Young men on opposite sides of enemy lines

Meanwhile on the other side of the fence from Rashad, among pro Ennahda Movement supporters a few hundred metres away, a young man from outside the capital has travelled far to voice his support for the government. ”The aim behind my participation in the sit-in is support of legitimacy, so that the country does not fall into chaos,” says Hamza al-Qarawi, a teenager who travelled 150 kilometres form his parents’ home in Kairouan to attend the support rallies. 

“My major concern is to defend Islam against its enemies. The leftist opposition and the remnants of the former ousted regime are seeking to destroy the country by calling for the dissolution of the Constituent Assembly,” says Hamza, eating his Iftar meal at the Al-Kasbah Mosque.

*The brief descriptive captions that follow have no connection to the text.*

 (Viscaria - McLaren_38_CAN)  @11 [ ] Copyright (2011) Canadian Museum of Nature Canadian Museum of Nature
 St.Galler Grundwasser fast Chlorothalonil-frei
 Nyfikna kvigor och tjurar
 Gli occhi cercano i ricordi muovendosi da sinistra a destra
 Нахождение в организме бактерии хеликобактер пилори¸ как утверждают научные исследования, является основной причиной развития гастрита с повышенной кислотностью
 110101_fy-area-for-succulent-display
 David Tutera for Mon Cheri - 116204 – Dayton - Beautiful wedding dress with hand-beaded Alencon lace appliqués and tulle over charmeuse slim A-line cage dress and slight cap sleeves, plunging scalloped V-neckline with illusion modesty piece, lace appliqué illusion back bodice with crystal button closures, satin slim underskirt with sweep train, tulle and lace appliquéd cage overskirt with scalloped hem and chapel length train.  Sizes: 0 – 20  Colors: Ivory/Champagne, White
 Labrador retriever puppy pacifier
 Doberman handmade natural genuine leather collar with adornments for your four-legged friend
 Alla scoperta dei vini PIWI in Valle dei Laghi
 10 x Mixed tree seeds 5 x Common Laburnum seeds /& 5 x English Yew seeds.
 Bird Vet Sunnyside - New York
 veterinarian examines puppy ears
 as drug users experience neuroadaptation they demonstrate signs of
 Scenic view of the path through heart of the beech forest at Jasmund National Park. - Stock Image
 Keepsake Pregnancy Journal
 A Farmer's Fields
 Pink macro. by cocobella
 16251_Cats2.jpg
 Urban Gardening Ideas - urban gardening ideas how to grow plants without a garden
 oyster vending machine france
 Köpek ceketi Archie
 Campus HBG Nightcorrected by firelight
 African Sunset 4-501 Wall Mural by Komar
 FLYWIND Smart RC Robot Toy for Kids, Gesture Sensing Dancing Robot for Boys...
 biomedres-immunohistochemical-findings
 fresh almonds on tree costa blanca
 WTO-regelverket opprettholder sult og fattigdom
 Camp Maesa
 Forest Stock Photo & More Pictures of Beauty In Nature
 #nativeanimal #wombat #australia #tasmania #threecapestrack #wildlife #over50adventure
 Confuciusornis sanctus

This pattern has become a daily routine for young Tunisians and it has become an indication of the state of polarization the country is experiencing because of the absence of dialogue channels between the government and the opposition.  The opposition insists that a national salvation government, from non-partisan independent personalities, should be formed in addition to an expert committee to finalize the drafting of the constitution. It also insists on the importance of revising the administrative appointments, according to MP Issam al-Chebbi of the Republican Party, who recently withdrew from the Constituent Assembly.

Both Hamza and Rashad are young men of similar ages, caught on the opposite sides of enemy lines. It is perhaps becoming all too common a feature of Tunisian society today – tensions over contrasting preferences for political systems, democracy and Islam.  

Back in Bardo Square, among hopeful yet tired and worn opposition supporters, protestors carried the photos of recent political figures that have been assassinated, namely Shokri Beleid and Mohamed Brahmi. Many carried Tunisian flags while others had banners supportive of the army and security forces and criticizing violence and terrorism.

The protests continue…

Others pack up the remains of the Iftar meals, everyone performing their task: collecting chairs, cleaning and preparing the square to receive its night visitors. 

Then Bardo Square becomes a place where Tunisian youth gather to write and hang their slogans, sing their songs and listen to music. Rashad is among them. Across the fence Hamza is still there. The stalemate continues.